The columnists talked with CEO Chris Talley, 69, and Chief Operating Officer Emilio Pacheco, 62, about the Liberty Fund’s new building, its activities and its founder.
Liberty Fund has traditionally kept a rather low public profile. It is now building a new headquarters. Will this increase your profile? Liberty Fund is known in academic circles for annually sponsoring 120 or so small invitation-only conferences on specialized intellectual topics and for publishing high-quality books of academic interest. Are there other activities?
C.T.: Let me address the first part of your question on our profile. Our real motivation is a building that will communicate to the community, to Indiana, to Carmel, to people who travel up and down the highway, our programs by making our library and our conference facility visible.
We also want it to make a statement: It’s a building being built for the long term. In-house, we call it a 50-year project plus. It’s meant to strengthen the roots we have in Indiana from our founder and from his family, that trace all the way back to 1830.
We have expanded our conferences to almost 200 a year. We do about 100 of those in a traditional format that you reference in your question, but we also do another 100 or so. We partner with 16 other institutions, domestic and international, that reach high school teachers, undergraduate students, graduate students, young professionals, businesspeople and people in the clergy.
We have also had several open-to-the-public events in the last few years: a Capitalism and the Good Society symposium at Butler, a Constitution Day panel at the Landmark Society Building in Indianapolis, and the Adam Smith panel at Ball State in Muncie. We’ll continue to do those things. The new building will facilitate those sorts of meetings much better than our current one.
Tell us some details about your new headquarters? What is its design concept?
C.T.: The design concept is that of a campus-like environment built around a chevron-shaped courtyard and that has four wings.
Obviously, the entry wing is one. We need office space, so we have an office wing with two floors to house our 50 or so people. The other part of the building is specifically designed to support educational programs. It will face Meridian Street and U.S. 31. People will see a rather nicely developed aesthetically pleasing library.
The founder and benefactor of Liberty Fund, Mr. Pierre Goodrich, had many intellectual and civic interests. Why did he devote most of his fortune to the pursuit of understanding liberty?

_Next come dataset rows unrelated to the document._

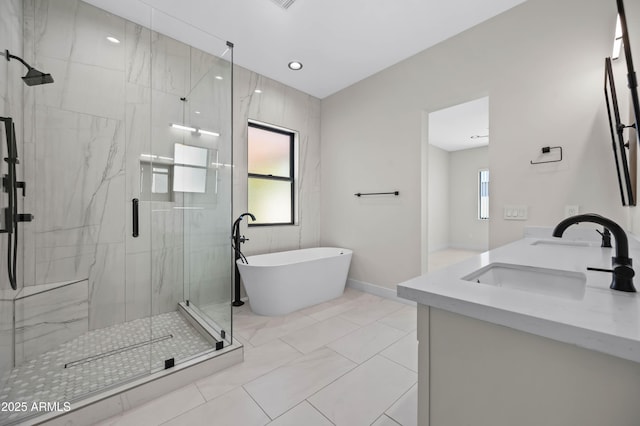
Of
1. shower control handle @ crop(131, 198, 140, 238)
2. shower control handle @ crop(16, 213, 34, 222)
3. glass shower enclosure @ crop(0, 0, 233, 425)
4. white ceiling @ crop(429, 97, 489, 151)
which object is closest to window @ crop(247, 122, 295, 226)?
glass shower enclosure @ crop(0, 0, 233, 425)

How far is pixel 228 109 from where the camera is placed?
7.22 ft

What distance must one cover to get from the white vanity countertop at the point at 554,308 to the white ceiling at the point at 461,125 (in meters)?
3.48

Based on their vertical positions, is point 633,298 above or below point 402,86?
below

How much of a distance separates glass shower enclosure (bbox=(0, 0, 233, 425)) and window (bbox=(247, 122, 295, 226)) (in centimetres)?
91

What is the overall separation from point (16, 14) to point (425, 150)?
11.2ft

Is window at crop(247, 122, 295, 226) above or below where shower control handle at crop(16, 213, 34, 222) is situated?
above

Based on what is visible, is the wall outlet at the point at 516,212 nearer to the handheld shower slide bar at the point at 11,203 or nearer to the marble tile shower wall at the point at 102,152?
the marble tile shower wall at the point at 102,152

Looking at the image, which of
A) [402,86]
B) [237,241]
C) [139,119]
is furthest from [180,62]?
[402,86]

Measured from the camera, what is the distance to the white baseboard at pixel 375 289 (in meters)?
2.96

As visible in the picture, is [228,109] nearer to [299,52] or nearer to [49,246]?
[299,52]

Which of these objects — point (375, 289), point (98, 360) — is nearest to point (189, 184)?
point (98, 360)

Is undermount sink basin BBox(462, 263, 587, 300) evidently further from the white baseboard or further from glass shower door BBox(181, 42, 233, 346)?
the white baseboard

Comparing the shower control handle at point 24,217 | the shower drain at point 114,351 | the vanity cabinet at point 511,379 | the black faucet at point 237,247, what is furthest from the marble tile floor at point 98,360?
the vanity cabinet at point 511,379

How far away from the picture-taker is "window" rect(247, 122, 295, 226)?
10.6 ft
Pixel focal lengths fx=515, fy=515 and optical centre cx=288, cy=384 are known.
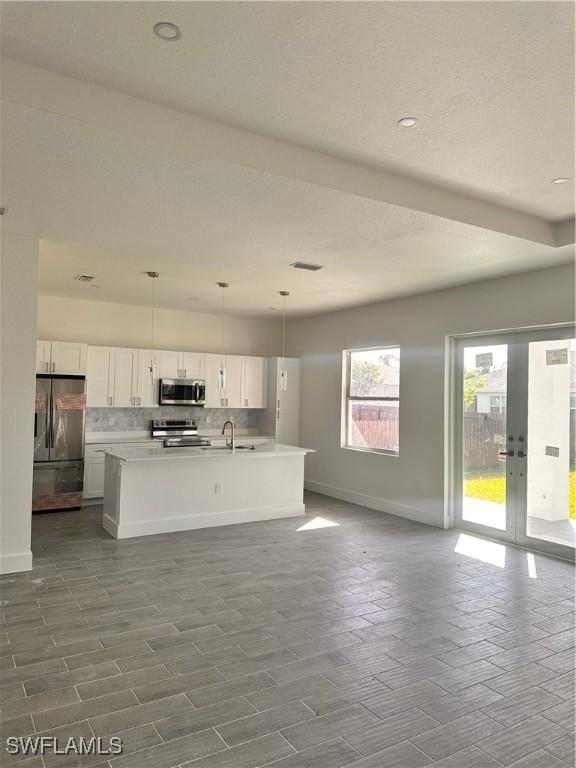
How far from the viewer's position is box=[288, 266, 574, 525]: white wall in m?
5.51

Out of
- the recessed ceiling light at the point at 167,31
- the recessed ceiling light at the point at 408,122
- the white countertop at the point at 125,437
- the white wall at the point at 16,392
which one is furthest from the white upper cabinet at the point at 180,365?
the recessed ceiling light at the point at 167,31

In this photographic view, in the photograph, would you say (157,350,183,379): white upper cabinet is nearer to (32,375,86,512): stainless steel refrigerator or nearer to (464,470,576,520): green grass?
(32,375,86,512): stainless steel refrigerator

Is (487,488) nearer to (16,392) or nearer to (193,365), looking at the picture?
(193,365)

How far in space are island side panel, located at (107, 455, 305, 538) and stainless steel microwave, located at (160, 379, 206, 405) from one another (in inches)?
81.5

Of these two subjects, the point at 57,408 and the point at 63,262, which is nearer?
the point at 63,262

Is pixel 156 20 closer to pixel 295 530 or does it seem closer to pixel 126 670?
pixel 126 670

C.T.: Around the time Mr. Goodrich took the helm of his operating companies in the 1940s, he also became interested in expanding his own education, his own understanding of history, religion, and political issues, things of that nature. He began to read widely in the Great Books and was responsible for growing a Great Books organization in Indiana.
He was influenced by his affiliation with the Foundation for Economic Education. He learned from that experience the importance of political freedom if there was to be economic freedom. He also served on the board of trustees at Wabash College. Those experiences, combined with his ideas about education, led him to develop a foundation that would promote the study of the ideals of a society of free and responsible individuals.
E.P.: I would like to add some things: first, his religious upbringing and theological concerns. He was not a religious man; he was a lapsed Presbyterian. His father was a very devout Presbyterian, taught Sunday school in Winchester, Indiana. We have a wonderful photograph of James Goodrich in his Sunday class.
But Pierre read very deeply in the Protestant tradition, particularly the Calvinist tradition. For him, the conception of liberty—what it is for a man to be free in his own conscience and the responsibility he has for his own actions—was very central.
He was conflicted about it because he knew that Protestant Calvinism had given way to a stern and rigid political regime in Geneva and he knew how intolerant Calvinism could be. At the same time, he knew that, at the center of Calvinist theology was the idea of man’s free will but also free will that was marred by predestination.
In Goodrich’s writings, there is a word that reoccurs again and again: That [word] is hope. He described the mission [of] this institution—that it will make a hopeful contribution.
You cannot understand Goodrich if you take him out of Indiana. It is that experience, that Midwestern experience, which is in one sense very conservative but in another sense open to industry, open to achievement, open to meritocracy.
I think this is the unique combination that makes Liberty Fund a creature of Goodrich’s own experience.